Improving Cython Lapack performance with internal

I'm trying to speed up some matrix inversion in a model I'm building, specifically by implementing some linear algebra routines in Cython. I have the code working, but am trying to optimize. Currently my Cython looks like this:

import cython
import numpy as np
cimport numpy as cnp
cimport scipy.linalg.cython_lapack as cython_lapack

cdef int ZERO = 0
ctypedef cnp.float64_t REAL_t

def inverse(mat,identity,pivots,k):
    cdef int K = k
    cdef REAL_t* mat_pointer = <REAL_t *>cnp.PyArray_DATA(mat)
    cdef REAL_t* iden_pointer = <REAL_t *>cnp.PyArray_DATA(identity)
    cdef int* piv_pointer = <int *>cnp.PyArray_DATA(pivots)
    cython_lapack.dgesv(&K,&K,mat_pointer,&K,piv_pointer,iden_pointer,&K,&ZERO)

Once I compile (as linalg.pyx), I can run this just fine, but because dgesv modifies some of the input variables, I have to use a wrapper function and do some copying:

import linalg
import numpy as np

identity = np.eye(K) # K is the dimensionality of the square matrix
def lapack_inverse(a):
    b = identity.copy()
    linalg2.inverse(a,b,np.zeros(K,dtype=np.intc),K)
    return b

For small K, we see pretty solid speed improvements (2-3x):

In [29]: K=10
In [30]: x = np.random.random((K,K))
In [31]: identity = np.eye(K)
In [32]: print np.allclose(np.linalg.inv(x),lapack_inverse(x))
True
In [33]: %timeit np.linalg.inv(x)
10000 loops, best of 3: 28 µs per loop
In [34]: %timeit lapack_inverse(x)
100000 loops, best of 3: 10.3 µs per loop

But for larger K, returns clearly diminish (e.g. for K=200):

In [8]: %timeit np.linalg.inv(x)
100 loops, best of 3: 10.1 ms per loop
In [9]: %timeit lapack_inverse(x)
100 loops, best of 3: 8.1 ms per loop

I'm thinking I might be able to squeeze better performance out of this by defining the identity and pivot arrays within C, rather than doing the copying and passing that I'm currently doing. In other words, I'd like to modify the Cython function so that it only requires that I pass the array to be inverted.

My questions are (a): Will this lead to speed improvements (even small ones)? and, assuming it will, (b) how do I go about it defining the pivot and identity arrays in Cython directly?

There's lots of ways to allocate memory in Cython - essentially you can create any Python object or use the standard C allocation techniques. This previous question lists lots of them (with timings given in the answers) and is almost certainly generally more useful than my answer. It is dealing with a slightly different use-case though.

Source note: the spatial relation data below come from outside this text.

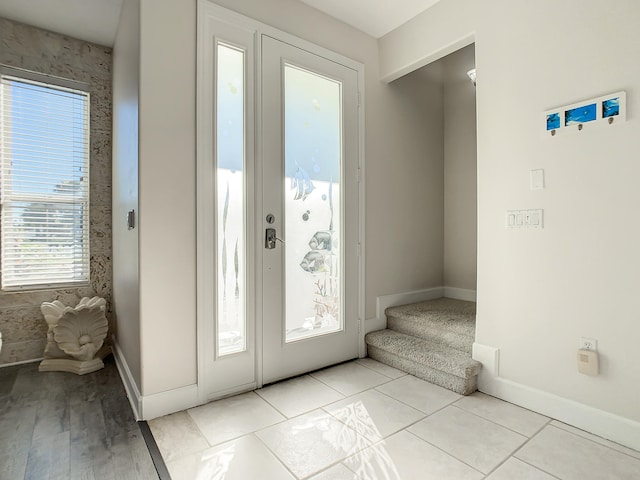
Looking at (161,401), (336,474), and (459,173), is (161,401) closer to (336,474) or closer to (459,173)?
(336,474)

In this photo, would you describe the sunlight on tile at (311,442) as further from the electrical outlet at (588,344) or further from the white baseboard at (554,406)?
the electrical outlet at (588,344)

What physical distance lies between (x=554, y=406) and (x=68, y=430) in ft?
8.72

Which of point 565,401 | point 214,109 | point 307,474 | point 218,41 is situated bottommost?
point 307,474

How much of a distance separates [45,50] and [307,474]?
3.74 metres

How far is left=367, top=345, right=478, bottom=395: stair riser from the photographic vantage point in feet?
7.34

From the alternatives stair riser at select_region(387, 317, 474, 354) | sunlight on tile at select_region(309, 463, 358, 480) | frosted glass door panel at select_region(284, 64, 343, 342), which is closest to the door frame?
frosted glass door panel at select_region(284, 64, 343, 342)

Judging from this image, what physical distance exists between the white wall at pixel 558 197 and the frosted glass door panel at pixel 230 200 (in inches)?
62.3

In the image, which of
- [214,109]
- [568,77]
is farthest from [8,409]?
[568,77]

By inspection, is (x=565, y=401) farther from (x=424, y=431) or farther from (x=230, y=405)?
(x=230, y=405)

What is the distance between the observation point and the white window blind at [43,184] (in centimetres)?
279

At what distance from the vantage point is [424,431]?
5.93 ft

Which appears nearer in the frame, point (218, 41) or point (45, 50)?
point (218, 41)

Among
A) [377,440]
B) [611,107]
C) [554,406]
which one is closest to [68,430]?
[377,440]

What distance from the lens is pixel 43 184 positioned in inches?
115
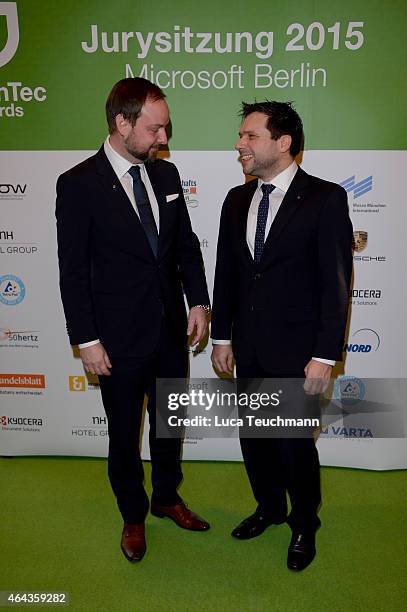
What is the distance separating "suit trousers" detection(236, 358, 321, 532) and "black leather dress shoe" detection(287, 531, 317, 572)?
0.03 m

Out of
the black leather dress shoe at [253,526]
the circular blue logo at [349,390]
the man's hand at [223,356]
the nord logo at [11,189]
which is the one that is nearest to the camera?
the man's hand at [223,356]

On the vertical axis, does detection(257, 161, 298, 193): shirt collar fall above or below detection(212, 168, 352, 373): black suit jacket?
above

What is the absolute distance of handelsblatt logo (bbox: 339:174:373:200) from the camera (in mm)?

In your case you have to allocate the identity matrix as a numpy array, since the answer gets written into it and you want to return it from the function (you could obviously allocate it otherwise then copy, but this seems somewhat pointless). I suspect it's best to call eye rather than to copy it each time.

You can allocate pivot how you like. In the example below I've used the C allocation mechanisms as being the most direct way (and thus hopefully fastest) of allocating large chunks of memory. The downside of this is that you do have to deallocate it with free.

cimport numpy as cnp
import numpy as np
#cimport scipy.linalg.cython_lapack as cython_lapack
from libc.stdlib cimport malloc, free

ctypedef cnp.float64_t REAL_t

def inverse(mat):
    # you should probably check that mat.shape[0]==mat.shape[1]
    # and that mat is actually a float64 array
    cdef int k = mat.shape[0]
    cdef int info = 0

    cdef REAL_t* mat_pointer = <REAL_t*>cnp.PyArray_DATA(mat)
    # I suspect you should be doing a check that mat_pointer has been assigned
    cdef REAL_t* iden_pointer

    cdef int* piv_pointer = <int*>malloc(sizeof(int)*k)
                # this is uninitialised (the contents are arbitrary)
                # but that's OK because it's used as an output
    try:
        identity = np.eye(k)

        iden_pointer = <REAL_t*>cnp.PyArray_DATA(identity)

        cython_lapack.dgesv(&k,&k,mat_pointer,&K,
                     piv_pointer,iden_pointer,&K,&info)
        # you should check info to ensure it's worked
        return identity
    finally:
        free(piv_pointer) # the "try ... finally" ensures that this is freed

There's a few places where I've noted you should add checks to ensure everything is valid... this will slow things down but be safer. You could probably also add some Cython type definitions to get a bit of extra speed, but I haven't really investigated that for this example.

Finally - think about why you're using the inverse. If you're just multiplying another matrix by the inverse then it's better (faster and more accurate) to use dgsev directly with that matrix. There's rarely a good reason to calculate the inverse directly.